• [TEXT FOR ANALYSIS]
Tan-zane-ia, Tan-zan-ia. Tom-ay-toe, Tom-ar-toe.

It is just before lunch on Day 35, and we have broken free of the bureaucratic bonds of Kenya at the Namanga crossing quite easily. A ride up a hill to the slightly less salubrious Tanzania immigration shed and we started the process for the fifth time of the trip. A disinterested observation of immigration is that the outcome is always the same, but the process, the forms, and the timing are always different. Sometimes vastly. Tanzania smashed all previous records for time taken to get a visa, with the passport handed over along with the form and the $US50, and then well over an hour later getting the completed document back. In the meantime, a large crowd crammed the hot and sweaty hut while the passport and money receivers completely out-paced the visa providers.

border to Tanz
Tanzania immigration and threatening people with a needle facility

The pronunciation of Tanzania was a pre-arrival point of conjecture, some say Tan-zane-ia, while most aligned with Tan-zan-ia, but as only Bayne had ever been before the jury was still out. As it turned out, even the locals seemed to be mixed, but there was a pre-dominance of Tan-zan-ia with those we dealt with including an immigration official. No-one was found to be getting too excited about it though.

• [EXERCISE REQUIREMENTS]
1. According to the account of crossing into Tanzania, how much was paid for the visa?
2. Carry on the account of crossing into Tanzania from its final sentence.
The listing is not part of this exercise.

• [DATA SUPPLIED]
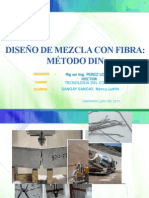 Diseño de Mezcla Con Fibra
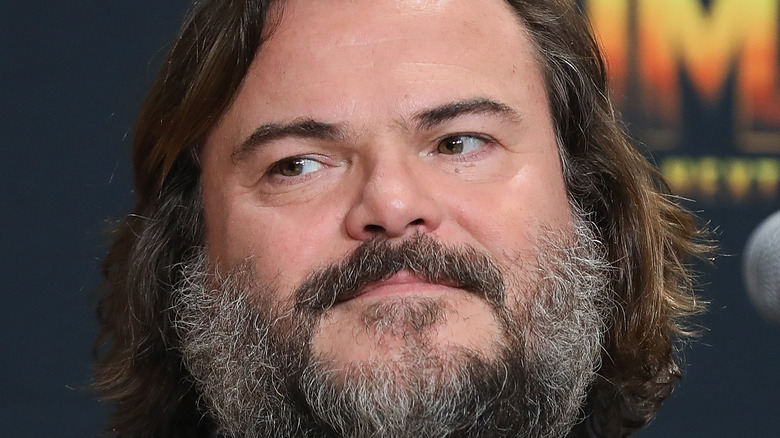 Jack Black at an event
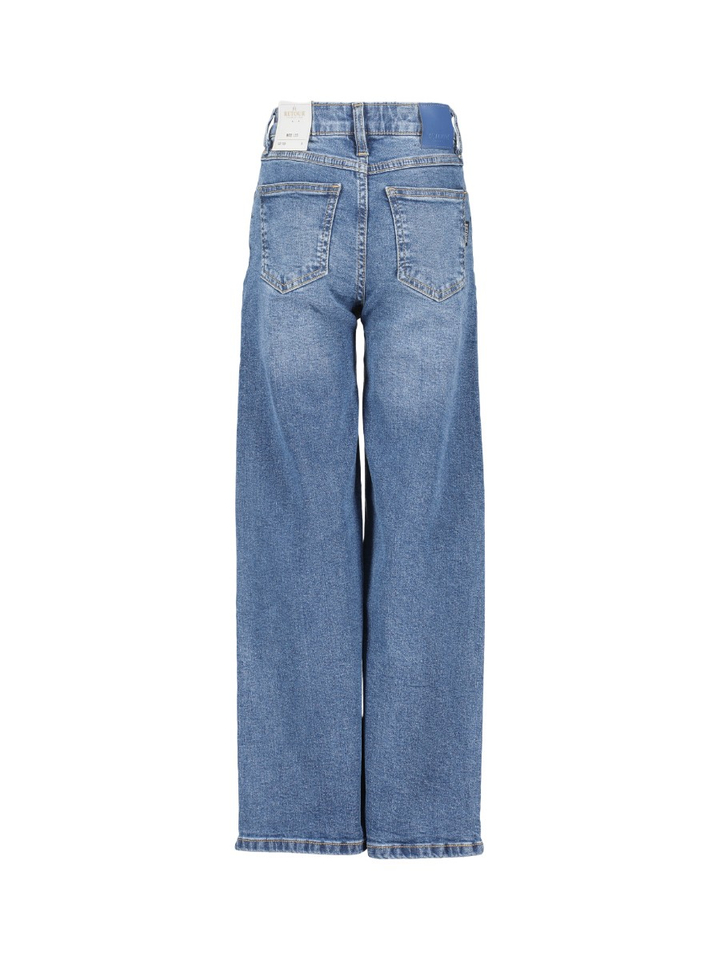 Blauwe jean wide leg Retour 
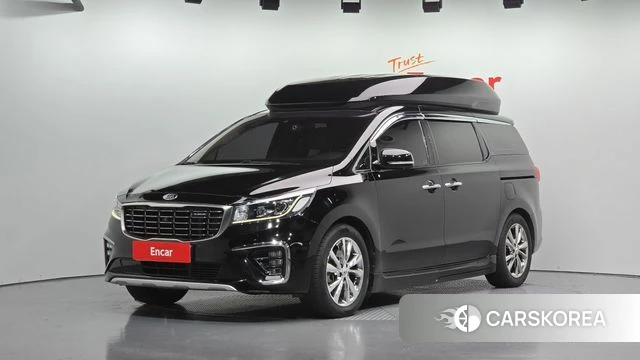 Kia The New Carnival 2019 Черный из Кореи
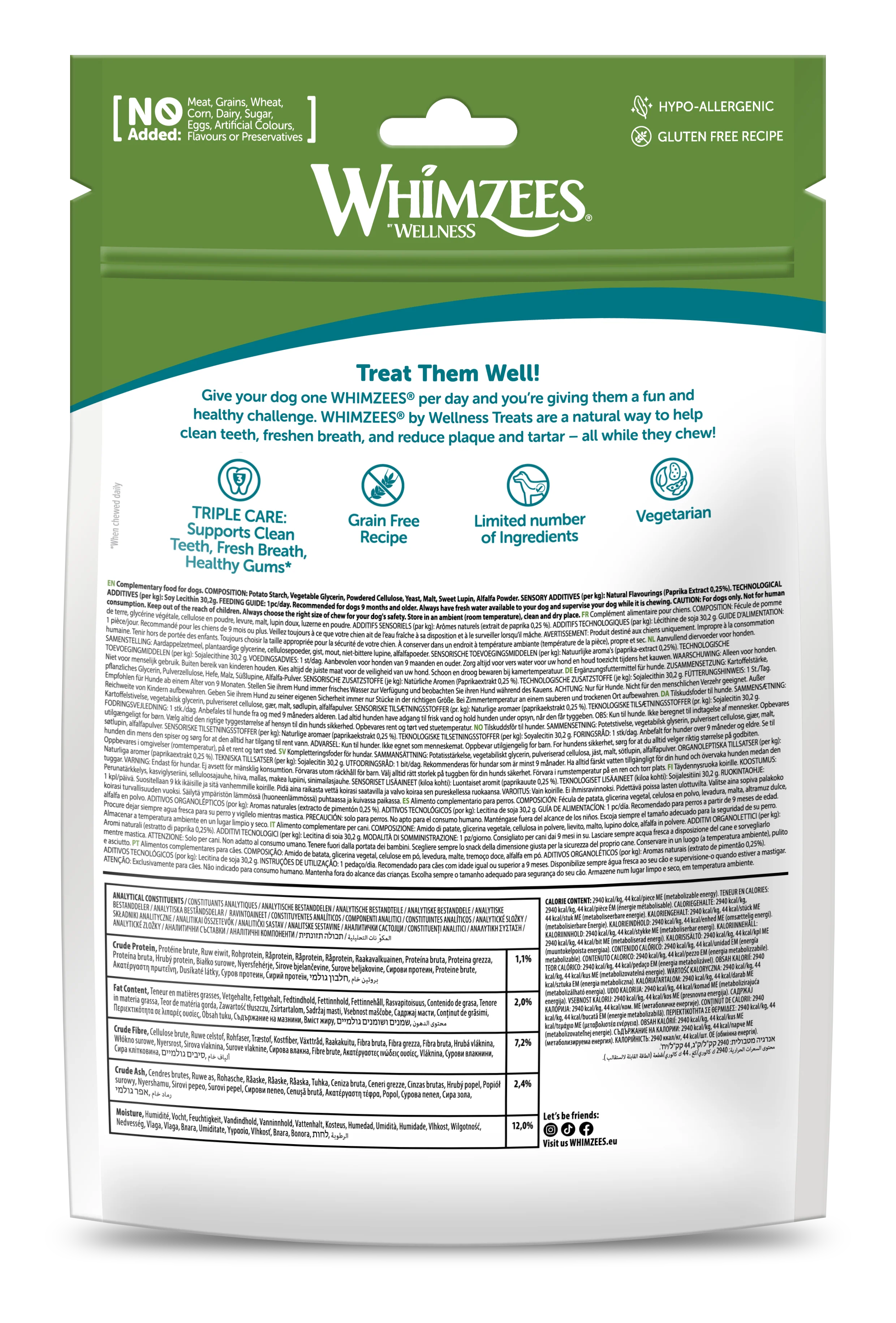 Whimzees - Stix Dental Treats Value Bag (28 pack) - Image 3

• [RESULTS OF THE EXERCISE]
1. $US50

2.
Eventually through immigration and completely stuffed with cashews bought from one of the apparently stateless individuals who seem able to access all ‘tween border areas, we hit the road for the 110km to Arusha, Cindy firmly mounted to the Tiger pillion seat. Ride leader Andrew had given very clear advice regarding enforcement of speed zones in Tanzania, with the Tanzanian police swarming the roads. This sage advice wasn’t heeded by ride leader Andrew, who only made it to the first town before the thin blue net caught him. Cindy and I were also clocked doing 79kmh in the 50kmh zone, so joined him on the side of the road. The evidence of a speed gun photo was exhibit A, not much room for wiggle for me with the distinctive Tiger headlights, but Andrew probably had a case with completely different lights than his bike. The whole process is done with good humour, no dogma, and plenty of room for discussion and negotiation. I rolled over easily with the TZS30,000 on-the-spot fine, equivalent to A$15, and with the forms completed we were back on the road.

bookim danno
I think I was saying; “No, you spell Bennett with two T’s you idiot.”

The lesson had been learned, but the Tanzanian speed limit signs are diabolical. The 50kmh limit sign coming into town is often small, barely legible, and there is no “slow down” slack allowed, must be doing 50kmh before the sign. By the time the sign is seen, mentally processed, and appropriate signals scheduled through the neuron network, the result is usually full emergency front and rear braking with ABS working overtime to slow down quickly enough. To make it worse, there is often no de-restriction sign out the other end, so given that there are very few areas along roads without houses, it becomes very high stress guessing what the allowed speed is.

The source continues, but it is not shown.